Le 18 mars, nous avons célébré une année sous «état d’urgence sanitaire». Cette mesure d’exception, pensée par nos législateurs comme forcément temporaire, a été reconduite toutes les deux semaines depuis un an, afin d’octroyer à l’administration de la santé publique des pouvoirs spéciaux qui, à certains égards, sont plus étendus que ceux de la première ministre et de la procureure générale combinés. Dans l’arsenal des dispositifs d’urgence de l’État, ceux qui permettent à de hauts fonctionnaires d’adopter par décret des lois spéciales limitant l’exercice de nos libertés fondamentales sont certainement ceux que l’on devrait employer avec le plus de parcimonie, de méfiance et d’encadrement.
Après un an, le concept d’« urgence » commence à être un peu étiré. On comprend que la pandémie est une situation hors du commun et que l’invocation des mesures d’urgence a permis de contenir la transmission du virus dans nos collectivités vulnérables. Néanmoins, après l’avoir reconduite 26 fois, nous devrions maintenant être en mesure de prendre un peu de recul et de réfléchir à la nécessité de cette disposition.
Le journaliste John Last de la CBC publiait récemment des informations obtenues en vertu des lois sur l’accès à l’information. Il s’agissait du registre des appels logés à la ligne de dénonciation mise en dans les premiers jours de la pandémie.
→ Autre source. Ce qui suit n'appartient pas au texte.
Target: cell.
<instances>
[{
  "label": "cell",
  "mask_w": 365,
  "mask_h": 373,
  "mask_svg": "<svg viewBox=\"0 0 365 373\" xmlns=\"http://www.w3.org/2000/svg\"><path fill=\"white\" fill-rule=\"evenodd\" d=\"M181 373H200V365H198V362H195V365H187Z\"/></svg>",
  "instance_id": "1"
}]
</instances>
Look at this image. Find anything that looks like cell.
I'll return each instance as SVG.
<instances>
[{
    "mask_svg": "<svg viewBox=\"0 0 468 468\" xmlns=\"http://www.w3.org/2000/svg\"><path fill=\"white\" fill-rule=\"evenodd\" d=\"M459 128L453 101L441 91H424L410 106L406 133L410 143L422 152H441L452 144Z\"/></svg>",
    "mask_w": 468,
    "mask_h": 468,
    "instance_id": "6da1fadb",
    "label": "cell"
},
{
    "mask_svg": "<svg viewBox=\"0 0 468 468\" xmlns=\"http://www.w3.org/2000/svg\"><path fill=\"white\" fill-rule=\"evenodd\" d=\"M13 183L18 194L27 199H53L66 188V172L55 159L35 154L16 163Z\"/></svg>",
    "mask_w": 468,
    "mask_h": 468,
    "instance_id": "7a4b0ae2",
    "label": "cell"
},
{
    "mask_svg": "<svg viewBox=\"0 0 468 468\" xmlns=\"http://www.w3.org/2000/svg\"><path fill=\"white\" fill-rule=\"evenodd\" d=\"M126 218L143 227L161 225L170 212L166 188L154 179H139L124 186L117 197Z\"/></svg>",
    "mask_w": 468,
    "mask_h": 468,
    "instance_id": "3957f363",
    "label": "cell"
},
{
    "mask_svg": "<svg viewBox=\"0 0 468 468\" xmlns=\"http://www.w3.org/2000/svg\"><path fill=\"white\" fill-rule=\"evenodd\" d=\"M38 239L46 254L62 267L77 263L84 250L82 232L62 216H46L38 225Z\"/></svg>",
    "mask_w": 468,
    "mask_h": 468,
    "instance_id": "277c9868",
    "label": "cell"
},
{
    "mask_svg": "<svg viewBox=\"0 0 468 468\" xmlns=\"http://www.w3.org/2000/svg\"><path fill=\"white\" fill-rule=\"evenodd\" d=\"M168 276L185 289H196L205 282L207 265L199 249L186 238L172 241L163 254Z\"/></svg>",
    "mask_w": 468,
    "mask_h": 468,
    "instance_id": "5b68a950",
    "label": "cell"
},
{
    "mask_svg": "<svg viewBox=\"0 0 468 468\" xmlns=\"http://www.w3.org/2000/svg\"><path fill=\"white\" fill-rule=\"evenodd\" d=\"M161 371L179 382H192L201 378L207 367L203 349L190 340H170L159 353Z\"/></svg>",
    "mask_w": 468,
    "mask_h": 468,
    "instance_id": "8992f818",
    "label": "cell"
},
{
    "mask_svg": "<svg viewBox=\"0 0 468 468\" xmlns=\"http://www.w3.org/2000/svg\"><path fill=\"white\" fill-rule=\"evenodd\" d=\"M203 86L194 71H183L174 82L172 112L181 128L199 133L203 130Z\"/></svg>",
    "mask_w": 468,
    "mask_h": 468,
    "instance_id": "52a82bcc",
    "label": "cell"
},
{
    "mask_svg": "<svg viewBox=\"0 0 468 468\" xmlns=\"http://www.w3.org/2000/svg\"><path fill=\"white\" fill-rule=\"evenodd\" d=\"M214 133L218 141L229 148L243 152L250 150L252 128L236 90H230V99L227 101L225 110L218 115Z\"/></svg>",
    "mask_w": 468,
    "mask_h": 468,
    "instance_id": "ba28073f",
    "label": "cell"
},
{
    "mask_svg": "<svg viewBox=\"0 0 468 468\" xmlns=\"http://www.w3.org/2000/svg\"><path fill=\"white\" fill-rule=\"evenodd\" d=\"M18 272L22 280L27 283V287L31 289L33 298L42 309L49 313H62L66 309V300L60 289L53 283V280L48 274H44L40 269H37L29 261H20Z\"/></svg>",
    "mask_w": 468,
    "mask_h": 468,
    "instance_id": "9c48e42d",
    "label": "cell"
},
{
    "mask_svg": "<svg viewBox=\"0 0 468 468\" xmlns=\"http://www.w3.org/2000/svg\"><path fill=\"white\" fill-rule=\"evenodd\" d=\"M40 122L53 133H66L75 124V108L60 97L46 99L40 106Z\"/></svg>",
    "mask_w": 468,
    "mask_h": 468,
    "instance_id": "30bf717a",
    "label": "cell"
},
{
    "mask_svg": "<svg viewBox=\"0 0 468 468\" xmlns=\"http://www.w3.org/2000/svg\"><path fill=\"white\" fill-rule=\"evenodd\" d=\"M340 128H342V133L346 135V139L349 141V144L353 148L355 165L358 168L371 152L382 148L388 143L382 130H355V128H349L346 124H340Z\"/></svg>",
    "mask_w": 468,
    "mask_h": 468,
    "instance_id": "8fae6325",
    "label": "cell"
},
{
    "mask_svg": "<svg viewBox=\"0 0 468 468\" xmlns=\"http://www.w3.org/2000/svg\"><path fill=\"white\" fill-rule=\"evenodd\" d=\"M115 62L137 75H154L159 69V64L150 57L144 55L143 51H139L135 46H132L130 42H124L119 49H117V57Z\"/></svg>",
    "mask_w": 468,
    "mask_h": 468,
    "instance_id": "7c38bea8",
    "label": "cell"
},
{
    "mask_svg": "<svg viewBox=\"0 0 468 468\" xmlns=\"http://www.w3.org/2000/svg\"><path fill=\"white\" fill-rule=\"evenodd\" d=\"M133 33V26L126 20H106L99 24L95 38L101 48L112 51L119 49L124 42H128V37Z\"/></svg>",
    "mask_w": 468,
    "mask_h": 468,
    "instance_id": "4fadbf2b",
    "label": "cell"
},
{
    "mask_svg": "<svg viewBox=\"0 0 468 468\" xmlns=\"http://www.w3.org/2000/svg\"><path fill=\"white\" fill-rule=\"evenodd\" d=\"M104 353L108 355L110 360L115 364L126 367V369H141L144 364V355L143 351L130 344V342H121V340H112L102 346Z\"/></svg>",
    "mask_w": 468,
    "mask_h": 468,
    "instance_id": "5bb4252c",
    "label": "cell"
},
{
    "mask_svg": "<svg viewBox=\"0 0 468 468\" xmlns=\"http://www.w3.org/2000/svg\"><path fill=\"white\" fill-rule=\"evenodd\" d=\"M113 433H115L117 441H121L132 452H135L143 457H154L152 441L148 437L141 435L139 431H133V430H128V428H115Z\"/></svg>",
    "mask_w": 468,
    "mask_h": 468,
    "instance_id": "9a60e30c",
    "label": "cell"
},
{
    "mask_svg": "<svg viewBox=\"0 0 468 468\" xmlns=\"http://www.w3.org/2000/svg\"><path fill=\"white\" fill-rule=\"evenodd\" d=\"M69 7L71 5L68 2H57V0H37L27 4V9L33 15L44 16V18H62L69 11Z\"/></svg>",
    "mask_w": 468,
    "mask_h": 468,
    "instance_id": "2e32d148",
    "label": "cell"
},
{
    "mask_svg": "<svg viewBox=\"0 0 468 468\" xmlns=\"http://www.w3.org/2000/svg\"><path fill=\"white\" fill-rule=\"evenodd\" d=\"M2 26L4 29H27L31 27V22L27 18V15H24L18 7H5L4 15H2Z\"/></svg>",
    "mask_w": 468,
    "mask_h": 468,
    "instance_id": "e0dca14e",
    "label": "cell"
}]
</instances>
Rappelez-vous, le gouvernement territorial, en invoquant le devoir civique, vous invitait à dénoncer vos voisins qui ne pratiquaient avec peut-être pas assez de zèle la chorégraphie de l’éloignement physique. Sans surprise, les documents obtenus par la CBC mettent à jour des centaines de situations où des citoyens enhardis s’accusent mutuellement pour des comportements qui, bien souvent, ne constituent pas du tout des infractions aux règles. On pense aux Socières de Salem.
Et que dire de l’affaire Pike Mike ? Ce résident qui, alors que les règles étaient largement méconnues, a fait l’objet d’une dénonciation publique de la part de l’administratrice en chef de la santé publique, avant même la tenue d’une enquête, et contre qui, au final, on n’a retenu aucun chef d’accusation. À ce jour, la Dre Kandola ne s’est pas excusée et n’a même pas publié une mise à jour pour indiquer que l’enquête était close. Comme journalistes, si nous publions des dénonciations et que celles-ci s’avèrent infondées, nous avons un devoir moral de nous rétracter. En fait, si nous ne le faisions pas, cela pourrait être considéré comme de la diffamation. Est-ce que cette éthique de base ne s’applique pas à la santé publique ?
Les pouvoirs spéciaux ont leur part d’ombre. Il y a une raison pour laquelle il faut les reconduire toutes les deux semaines. Après un an, le gouvernement doit rendre des comptes et expliquer ses agissements.